- _READING TEXT_
—————

Patients speak about prostate cancer and laparoscopic radical prostatectomy
Billy Ewing, Miami, Florida
I had been through WWII and other adventures and looked forward to some peace and quiet as a healthy, retired 72-year old. I was content to help around the house, play my tuba, and mind my own business. Then in 1999 they diagnosed me with prostate cancer.
Knowing you have prostate cancer is bad enough, but when you examine the pros and cons of the various options, it becomes downright scary. I had heard about and did not want the side effects of radiation therapy for prostate cancer. Having had two major operations before, I definitely did not want to go through that again. I wanted prostate cancer surgery, without the pain. My urologist introduced me to Dr. Krongrad. His proposition seemed to be the most promising. Only one catch ... he had not performed this prostate surgery procedure before. This meant that if I agreed, I would be his first.
Over a period of a few weeks he told me how he had been preparing for this and who would be assisting and even about the new robotic equipment he was getting. I felt like I would be more than just his patient. I would be a member of his team. I still feel that way, even after two years.

—————

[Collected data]

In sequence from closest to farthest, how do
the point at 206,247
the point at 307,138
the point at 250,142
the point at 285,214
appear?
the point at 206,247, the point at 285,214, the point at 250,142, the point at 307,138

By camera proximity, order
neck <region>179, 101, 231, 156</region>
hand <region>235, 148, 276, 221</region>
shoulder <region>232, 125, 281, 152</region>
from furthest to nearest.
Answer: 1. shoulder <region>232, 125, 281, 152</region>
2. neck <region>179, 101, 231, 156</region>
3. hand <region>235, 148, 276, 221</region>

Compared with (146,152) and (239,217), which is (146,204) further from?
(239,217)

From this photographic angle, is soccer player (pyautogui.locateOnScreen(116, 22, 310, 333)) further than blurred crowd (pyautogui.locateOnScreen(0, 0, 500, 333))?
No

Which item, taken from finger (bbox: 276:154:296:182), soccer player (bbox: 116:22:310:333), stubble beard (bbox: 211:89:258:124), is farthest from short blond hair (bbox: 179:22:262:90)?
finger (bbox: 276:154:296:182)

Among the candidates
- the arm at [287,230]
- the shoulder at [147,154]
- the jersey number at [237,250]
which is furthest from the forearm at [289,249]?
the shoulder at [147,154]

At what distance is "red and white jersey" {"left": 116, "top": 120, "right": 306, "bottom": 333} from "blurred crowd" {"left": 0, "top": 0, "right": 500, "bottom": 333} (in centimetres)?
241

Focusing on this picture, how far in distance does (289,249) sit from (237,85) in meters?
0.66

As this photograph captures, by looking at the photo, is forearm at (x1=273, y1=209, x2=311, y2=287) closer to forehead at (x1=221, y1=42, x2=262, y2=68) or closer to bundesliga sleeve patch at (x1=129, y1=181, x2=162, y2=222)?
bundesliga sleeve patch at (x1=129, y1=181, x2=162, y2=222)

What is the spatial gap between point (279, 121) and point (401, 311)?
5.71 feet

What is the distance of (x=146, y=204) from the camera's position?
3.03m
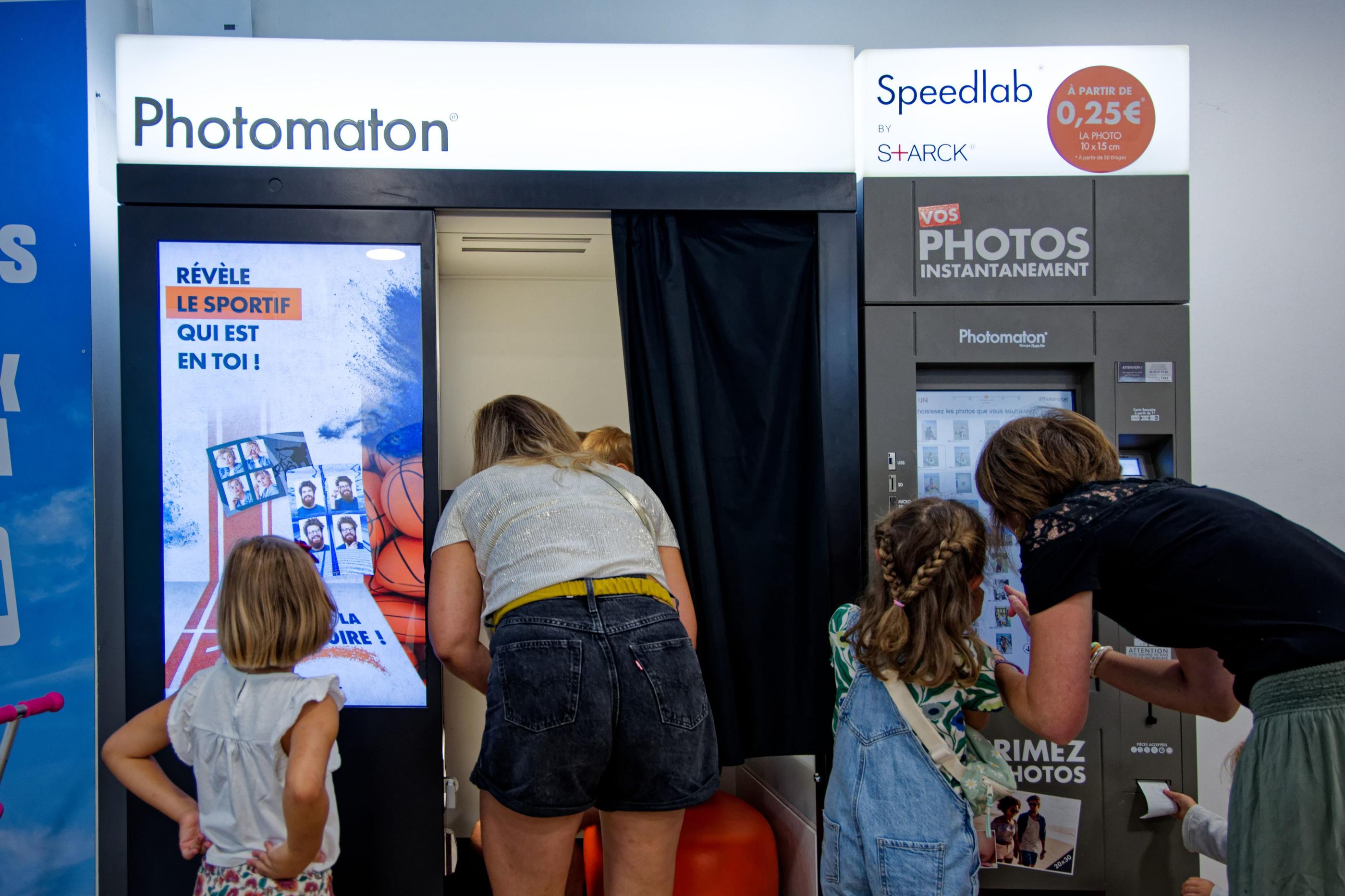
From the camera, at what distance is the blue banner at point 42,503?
261 centimetres

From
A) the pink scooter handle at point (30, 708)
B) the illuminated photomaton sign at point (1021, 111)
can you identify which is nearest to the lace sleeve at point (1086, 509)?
the illuminated photomaton sign at point (1021, 111)

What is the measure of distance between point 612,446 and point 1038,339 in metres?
1.49

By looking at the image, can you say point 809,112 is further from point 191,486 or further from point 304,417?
point 191,486

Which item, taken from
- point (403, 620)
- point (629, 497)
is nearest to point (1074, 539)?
point (629, 497)

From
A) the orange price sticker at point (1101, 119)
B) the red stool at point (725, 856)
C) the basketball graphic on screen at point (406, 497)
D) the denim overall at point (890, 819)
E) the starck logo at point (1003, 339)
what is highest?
the orange price sticker at point (1101, 119)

—————

- _WHAT THIS TASK INVOLVES_
Return the full patient account of prostate cancer surgery from above, reproducing every line without any change.

- _OUTPUT_
Patients speak about prostate cancer and laparoscopic radical prostatectomy
Billy Ewing, Miami, Florida
I had been through WWII and other adventures and looked forward to some peace and quiet as a healthy, retired 72-year old. I was content to help around the house, play my tuba, and mind my own business. Then in 1999 they diagnosed me with prostate cancer.
Knowing you have prostate cancer is bad enough, but when you examine the pros and cons of the various options, it becomes downright scary. I had heard about and did not want the side effects of radiation therapy for prostate cancer. Having had two major operations before, I definitely did not want to go through that again. I wanted prostate cancer surgery, without the pain. My urologist introduced me to Dr. Krongrad. His proposition seemed to be the most promising. Only one catch ... he had not performed this prostate surgery procedure before. This meant that if I agreed, I would be his first.
Over a period of a few weeks he told me how he had been preparing for this and who would be assisting and even about the new robotic equipment he was getting. I felt like I would be more than just his patient. I would be a member of his team. I still feel that way, even after two years.